Sick and tired of getting a million hits, all to the same page, which more often than not hasn’t been updated in the mean time? Want to reduce your bandwidth and server-time loads without necessarily impairing your visitors’ experience of your site?

If you haven’t ever had cause to use it, there’s a standard called ETag out there which you can probably implement using existing technology that can boost the efficiency of your content delivery a hundredfold. Along with the longer-standing HTTP header Last-Modified it can be used with compliant browser/aggregator software to drastically lower your overheads, while scarcely impacting on your non-compliant users. And although the two standards see most use in the blogosphere, they can be used for anything else from a company’s record in a directory to enormous high-resolution image feeds from astronomy laboratories.

The idea is that you embed in every outgoing page request a couple of HTTP header lines. That’s easier for the total n00b than it sounds: you can do it in one line each with, say, the PHP function header() or the Coldfusion tag <cfheader>, or even in the HTML if you don’t have that level of access, using <meta http-equiv=.../>. The point is that you set the following two flags on the “envelope” that surrounds the page you send to the browser:

Last-Modified: Wed, 15 Nov 2006 18:20:54 +0000
ETag: “78c4d3d8-1834-11dc-8314-0800200c9a66″

Typically for the first field you’ll want e.g. the latest date from your RSS feed, or the date on which a semi-static page was last edited. The second field is really up to you: if you never go back and edit posts without changing the published date then (a) well done you—there’s a space in heaven already reserved—and (b) you can just calculate ETag from the published date.

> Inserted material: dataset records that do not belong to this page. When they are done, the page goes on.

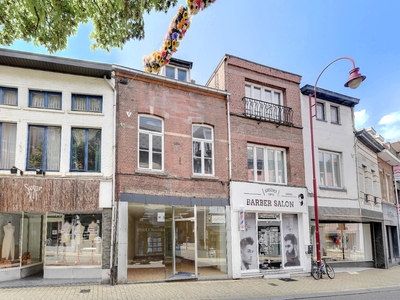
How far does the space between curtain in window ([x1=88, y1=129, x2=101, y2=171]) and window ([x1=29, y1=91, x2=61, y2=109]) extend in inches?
59.8

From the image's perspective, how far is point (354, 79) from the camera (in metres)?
12.6

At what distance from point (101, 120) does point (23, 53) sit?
328 centimetres

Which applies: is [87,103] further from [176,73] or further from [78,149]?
[176,73]

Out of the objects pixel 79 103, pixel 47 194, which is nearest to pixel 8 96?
pixel 79 103

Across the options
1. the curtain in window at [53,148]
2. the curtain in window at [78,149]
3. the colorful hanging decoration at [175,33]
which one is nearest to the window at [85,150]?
the curtain in window at [78,149]

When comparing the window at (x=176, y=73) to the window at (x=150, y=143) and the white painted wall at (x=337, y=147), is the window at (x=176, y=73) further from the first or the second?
the white painted wall at (x=337, y=147)

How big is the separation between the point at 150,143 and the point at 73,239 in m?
4.33

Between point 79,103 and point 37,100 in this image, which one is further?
point 79,103

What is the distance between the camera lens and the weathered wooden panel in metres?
10.9

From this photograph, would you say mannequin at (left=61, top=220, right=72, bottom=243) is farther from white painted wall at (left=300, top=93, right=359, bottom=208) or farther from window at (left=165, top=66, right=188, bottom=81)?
white painted wall at (left=300, top=93, right=359, bottom=208)

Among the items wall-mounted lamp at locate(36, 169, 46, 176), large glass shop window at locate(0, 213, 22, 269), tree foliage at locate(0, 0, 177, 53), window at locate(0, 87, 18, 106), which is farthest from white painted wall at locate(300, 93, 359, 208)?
window at locate(0, 87, 18, 106)

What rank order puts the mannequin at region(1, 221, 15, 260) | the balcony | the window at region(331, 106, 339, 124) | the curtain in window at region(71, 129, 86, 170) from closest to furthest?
the mannequin at region(1, 221, 15, 260) → the curtain in window at region(71, 129, 86, 170) → the balcony → the window at region(331, 106, 339, 124)

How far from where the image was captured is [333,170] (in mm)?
17234

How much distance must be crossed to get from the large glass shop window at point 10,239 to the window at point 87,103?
13.8ft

It can actually be the published date if you’re a bit slack, although you might want to hash it instead, in the way that you might with passwords, to avoid any sloppy client software depending on ETags being dates.

What happens next? Well, you won’t see anything at first. But compliant software that’s visited your site before will start sending you two headers that correspond to your original submissions:

If-Modified-Since: Wed, 15 Nov 2006 18:20:54 +0000
If-None-Match: “78c4d3d8-1834-11dc-8314-0800200c9a66″

The idea is that you make sure that you can compare these to the values you’re about to send out, quite early on in your workflow. That way, if they match, you can immediately terminate all further work and just send a “304: Not Modified” HTTP header. The result? Well, with quite complex pages, involving the computation of tag clouds and term hierarchies and archive structures, you can work out quite early on whether it’s worth bothering, or whether the remote client will know exactly what to do if you just tell it, concisely, that nothing has changed since it last looked.

Word to the wise, though: if you are going to send a 304, you should also send your two headers as you always would. If you don’t then you only win out every other time, because the remote client will see the absence of ETag and Last-Modified headers and duly forget the ones it had in its cache.